Agir local, penser mondial

Cette lutte qui apparaît locale vise bien plus que la défense d’un petit coin de nature. Ce n’est pas une lutte « Not in my backyard » (« pas dans mon jardin »), elle vise bien l’industrie du béton. Car le calcaire extrait devient du béton, après un passage à 1500 °C. L’industrie du béton émet énormément de CO₂ et le site d’Eclépens est le sixième plus gros émetteur de Suisse.
En mars 2020, la Grève du climat envoyait une lettre ouverte ↗︎ aux dirigeant·e·s d’Holcim pour dénoncer les effets néfastes du bétonnage, et en plaidant pour une sortie du béton.
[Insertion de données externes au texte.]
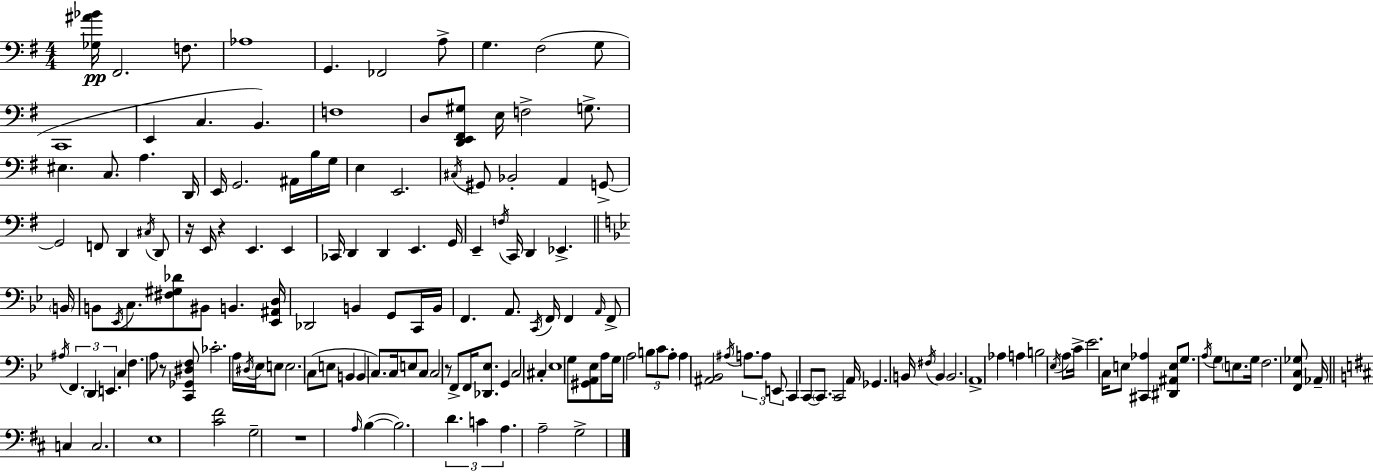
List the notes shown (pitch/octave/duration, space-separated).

[Gb3,A#4,Bb4]/s F#2/h. F3/e. Ab3/w G2/q. FES2/h A3/e G3/q. F#3/h G3/e C2/w E2/q C3/q. B2/q. F3/w D3/e [D2,E2,F#2,G#3]/e E3/s F3/h G3/e. EIS3/q. C3/e. A3/q. D2/s E2/s G2/h. A#2/s B3/s G3/s E3/q E2/h. C#3/s G#2/e Bb2/h A2/q G2/e G2/h F2/e D2/q C#3/s D2/e R/s E2/s R/q E2/q. E2/q CES2/s D2/q D2/q E2/q. G2/s E2/q F3/s C2/s D2/q Eb2/q. B2/s B2/e Eb2/s C3/e. [F#3,G#3,Db4]/e BIS2/e B2/q. [Eb2,A#2,D3]/s Db2/h B2/q G2/e C2/s B2/s F2/q. A2/e. C2/s F2/s F2/q A2/s F2/e A#3/s F2/q. D2/q E2/q. C3/q F3/q. A3/e R/e [C2,Gb2,D#3,F3]/e CES4/h. A3/s D#3/s Eb3/s E3/e E3/h. C3/e E3/e B2/q B2/q C3/e. C3/s E3/e C3/e C3/h R/e F2/e F2/s [Db2,Eb3]/e. G2/q C3/h C#3/q Eb3/w G3/e [G#2,A2,Eb3]/e A3/s G3/s A3/h B3/e C4/e A3/e A3/q [A#2,Bb2]/h A#3/s A3/e. A3/e E2/e C2/q C2/e C2/e. C2/h A2/s Gb2/q. B2/s F#3/s B2/q B2/h. A2/w Ab3/q A3/q B3/h Eb3/s A3/e C4/s Eb4/h. C3/s E3/e [C#2,Ab3]/q [D#2,A#2,E3]/e G3/e. A3/s G3/e E3/e. G3/s F3/h. [F2,C3,Gb3]/e Ab2/s C3/q C3/h. E3/w [C#4,F#4]/h G3/h R/w A3/s B3/q B3/h. D4/q. C4/q A3/q. A3/h G3/h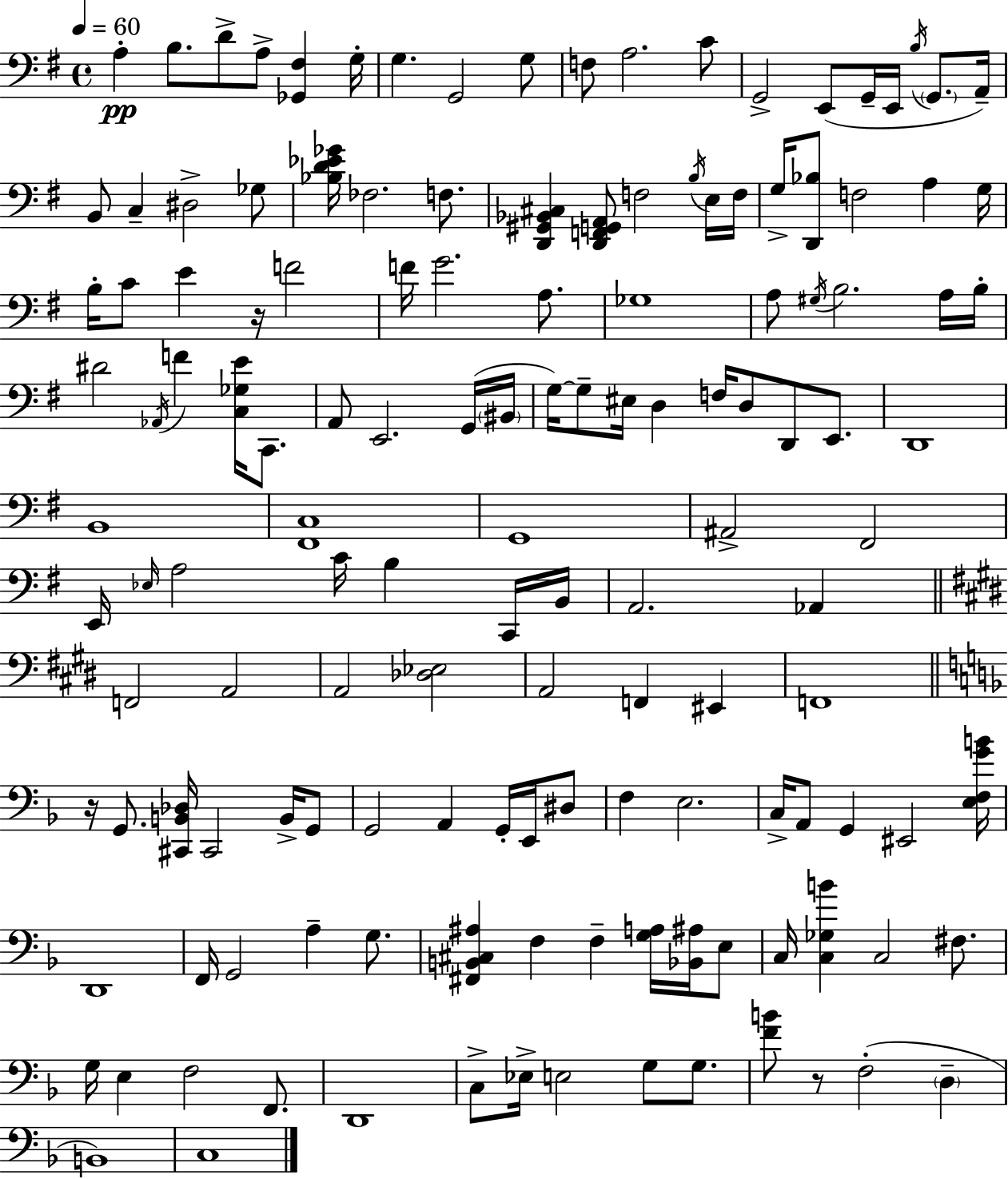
X:1
T:Untitled
M:4/4
L:1/4
K:G
A, B,/2 D/2 A,/2 [_G,,^F,] G,/4 G, G,,2 G,/2 F,/2 A,2 C/2 G,,2 E,,/2 G,,/4 E,,/4 B,/4 G,,/2 A,,/4 B,,/2 C, ^D,2 _G,/2 [_B,D_E_G]/4 _F,2 F,/2 [D,,^G,,_B,,^C,] [D,,F,,G,,A,,]/2 F,2 B,/4 E,/4 F,/4 G,/4 [D,,_B,]/2 F,2 A, G,/4 B,/4 C/2 E z/4 F2 F/4 G2 A,/2 _G,4 A,/2 ^G,/4 B,2 A,/4 B,/4 ^D2 _A,,/4 F [C,_G,E]/4 C,,/2 A,,/2 E,,2 G,,/4 ^B,,/4 G,/4 G,/2 ^E,/4 D, F,/4 D,/2 D,,/2 E,,/2 D,,4 B,,4 [^F,,C,]4 G,,4 ^A,,2 ^F,,2 E,,/4 _E,/4 A,2 C/4 B, C,,/4 B,,/4 A,,2 _A,, F,,2 A,,2 A,,2 [_D,_E,]2 A,,2 F,, ^E,, F,,4 z/4 G,,/2 [^C,,B,,_D,]/4 ^C,,2 B,,/4 G,,/2 G,,2 A,, G,,/4 E,,/4 ^D,/2 F, E,2 C,/4 A,,/2 G,, ^E,,2 [E,F,GB]/4 D,,4 F,,/4 G,,2 A, G,/2 [^F,,B,,^C,^A,] F, F, [G,A,]/4 [_B,,^A,]/4 E,/2 C,/4 [C,_G,B] C,2 ^F,/2 G,/4 E, F,2 F,,/2 D,,4 C,/2 _E,/4 E,2 G,/2 G,/2 [FB]/2 z/2 F,2 D, B,,4 C,4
Utiliser des matériaux de construction alternatifs (bois, paille, terre…) locaux et recycler les matériaux de construction est impératif pour contenir le réchauffement climatique sous la barre des 1,5° C.
Notre député Hadrien Buclin a interpellé le gouvernement mardi 28 octobre : « N’est-il par encore temps pour le Conseil d’État de se montrer cohérent par rapport aux objectifs de son Plan climat de revoir sa décision concernant l’extension de la carrière de Holcim ? ».